Sjogren’s syndrome is a chronic autoimmune disorder characterized by the body’s white blood cells attacking and destroying the exocrine glands, specifically the salivary and lacrimal glands. The lacrimal glands are those that produce tears. The end result is the development of dry mouth (xerostomia) and dry eyes (keratoconjunctivitis sicca).
The exact cause of Sjogren’s syndrome remains unknown. It is, however, suspected of being a combination of genetic, environmental, and other factors. There is a high prevalence of Sjogren’s syndrome in some families, indicating a genetic predisposition. It is also highly present in women, suggesting that estrogen may play some role.
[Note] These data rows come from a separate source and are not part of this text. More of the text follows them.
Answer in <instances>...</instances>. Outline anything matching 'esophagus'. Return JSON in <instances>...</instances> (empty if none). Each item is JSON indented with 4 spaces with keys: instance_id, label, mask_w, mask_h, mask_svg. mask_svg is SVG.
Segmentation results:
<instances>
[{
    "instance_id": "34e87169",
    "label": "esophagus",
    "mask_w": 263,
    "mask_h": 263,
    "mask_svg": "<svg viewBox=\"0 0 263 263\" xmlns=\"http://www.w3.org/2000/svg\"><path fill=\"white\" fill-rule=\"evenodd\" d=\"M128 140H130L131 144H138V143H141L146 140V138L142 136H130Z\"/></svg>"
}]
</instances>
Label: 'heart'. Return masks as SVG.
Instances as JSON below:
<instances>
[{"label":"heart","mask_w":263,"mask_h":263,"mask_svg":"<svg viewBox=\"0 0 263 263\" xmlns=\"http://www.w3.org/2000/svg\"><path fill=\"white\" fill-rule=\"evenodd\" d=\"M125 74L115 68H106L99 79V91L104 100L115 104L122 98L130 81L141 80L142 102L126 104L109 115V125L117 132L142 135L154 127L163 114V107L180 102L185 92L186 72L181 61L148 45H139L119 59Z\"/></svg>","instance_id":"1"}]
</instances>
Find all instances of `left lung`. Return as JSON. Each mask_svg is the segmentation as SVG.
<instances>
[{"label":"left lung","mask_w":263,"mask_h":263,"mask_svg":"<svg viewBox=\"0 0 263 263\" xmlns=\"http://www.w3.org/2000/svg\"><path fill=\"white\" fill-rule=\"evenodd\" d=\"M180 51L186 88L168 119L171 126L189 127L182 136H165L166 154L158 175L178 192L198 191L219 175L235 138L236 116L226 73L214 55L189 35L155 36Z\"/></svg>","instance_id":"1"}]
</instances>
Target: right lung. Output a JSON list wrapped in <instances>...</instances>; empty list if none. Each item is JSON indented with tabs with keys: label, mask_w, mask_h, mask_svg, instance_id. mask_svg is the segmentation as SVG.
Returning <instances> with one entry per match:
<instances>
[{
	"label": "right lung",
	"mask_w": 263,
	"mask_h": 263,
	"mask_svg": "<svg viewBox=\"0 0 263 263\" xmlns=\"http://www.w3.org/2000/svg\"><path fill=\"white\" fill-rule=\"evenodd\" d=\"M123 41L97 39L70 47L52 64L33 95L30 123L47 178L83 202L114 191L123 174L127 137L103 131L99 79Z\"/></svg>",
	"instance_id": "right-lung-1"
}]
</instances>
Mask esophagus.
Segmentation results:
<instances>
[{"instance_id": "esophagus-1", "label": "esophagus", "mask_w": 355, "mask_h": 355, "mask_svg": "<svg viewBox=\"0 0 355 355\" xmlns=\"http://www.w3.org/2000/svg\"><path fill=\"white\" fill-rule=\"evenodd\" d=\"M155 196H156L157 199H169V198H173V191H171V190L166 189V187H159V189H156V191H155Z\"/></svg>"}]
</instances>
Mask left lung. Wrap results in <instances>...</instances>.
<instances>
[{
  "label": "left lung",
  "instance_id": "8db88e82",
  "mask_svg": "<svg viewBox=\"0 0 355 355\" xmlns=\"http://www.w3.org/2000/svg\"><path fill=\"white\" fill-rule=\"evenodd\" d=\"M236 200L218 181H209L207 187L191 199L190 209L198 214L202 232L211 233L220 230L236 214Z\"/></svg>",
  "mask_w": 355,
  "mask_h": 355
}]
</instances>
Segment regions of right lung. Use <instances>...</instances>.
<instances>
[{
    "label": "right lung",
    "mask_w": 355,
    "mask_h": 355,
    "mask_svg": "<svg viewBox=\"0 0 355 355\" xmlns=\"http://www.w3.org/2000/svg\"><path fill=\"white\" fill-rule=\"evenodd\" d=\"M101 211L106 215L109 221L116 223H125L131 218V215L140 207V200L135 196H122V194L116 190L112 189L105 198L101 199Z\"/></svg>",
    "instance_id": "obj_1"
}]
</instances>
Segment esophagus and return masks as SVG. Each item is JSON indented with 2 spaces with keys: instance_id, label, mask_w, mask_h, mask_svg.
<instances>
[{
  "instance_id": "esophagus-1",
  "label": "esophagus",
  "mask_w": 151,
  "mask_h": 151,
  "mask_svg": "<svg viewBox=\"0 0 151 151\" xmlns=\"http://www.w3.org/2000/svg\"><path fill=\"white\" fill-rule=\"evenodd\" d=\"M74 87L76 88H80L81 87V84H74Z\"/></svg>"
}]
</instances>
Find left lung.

The most common symptom of Sjogren’s syndrome is that of a generalized dryness, in both the mouth and eyes. However, other parts of the body, including the nose, skin, and vagina, may be affected. Sjogren’s syndrome can also affect the body’s organs, including the kidney, lungs, blood vessels, pancreas, and brain. Diagnosis is complicated, due to the wide range of symptoms that a patient may manifest, and the similarity of Sjogren’s syndrome to other medical conditions. There is neither a cure nor a specific course of treatment for the disease. For the most part, symptoms are remedied through adaptive measures, such as the use of artificial tears. Prescription cyclosporine (Restasis) can also be used in order to treat chronic dry eyes.